* WORK INSTRUCTIONS
Can you rewrite everything from the line containing "Is (x=160, y=158)" down to the end of the data, replacing "nearest" with "closest" and keeping the rest unchanged?

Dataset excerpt
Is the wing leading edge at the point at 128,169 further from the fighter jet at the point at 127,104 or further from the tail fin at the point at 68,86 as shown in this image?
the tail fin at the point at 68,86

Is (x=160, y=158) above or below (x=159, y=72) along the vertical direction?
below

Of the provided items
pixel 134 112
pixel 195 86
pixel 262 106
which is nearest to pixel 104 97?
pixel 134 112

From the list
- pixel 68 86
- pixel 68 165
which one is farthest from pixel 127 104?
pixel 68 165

* COMPLETE ANSWER
Is (x=160, y=158) above or below (x=159, y=72) along the vertical direction?
below

Of the provided items
pixel 134 112
pixel 195 86
pixel 262 106
which is closest to pixel 104 97?
pixel 134 112

From the list
- pixel 68 86
- pixel 68 165
which one is farthest from pixel 127 104?
pixel 68 165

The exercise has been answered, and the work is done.